INPUT MATERIAL
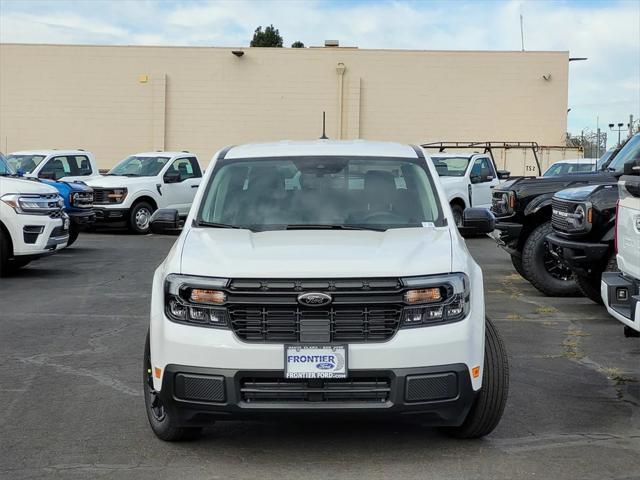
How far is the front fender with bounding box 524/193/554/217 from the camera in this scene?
39.0 feet

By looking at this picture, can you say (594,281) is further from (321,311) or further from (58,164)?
(58,164)

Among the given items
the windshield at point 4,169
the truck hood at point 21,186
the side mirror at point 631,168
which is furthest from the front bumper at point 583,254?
the windshield at point 4,169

WRITTEN TASK
Render the lines above as a JSON list of strings, one string per line, skipping blank lines and leaving out the pictures.

FULL ANSWER
[
  "How far is the front fender with bounding box 524/193/554/217 from the camera in this scene?",
  "39.0 feet",
  "By looking at this picture, can you say (594,281) is further from (321,311) or further from (58,164)?",
  "(58,164)",
  "Among the given items",
  "the windshield at point 4,169",
  "the truck hood at point 21,186",
  "the side mirror at point 631,168",
  "which is furthest from the front bumper at point 583,254?",
  "the windshield at point 4,169"
]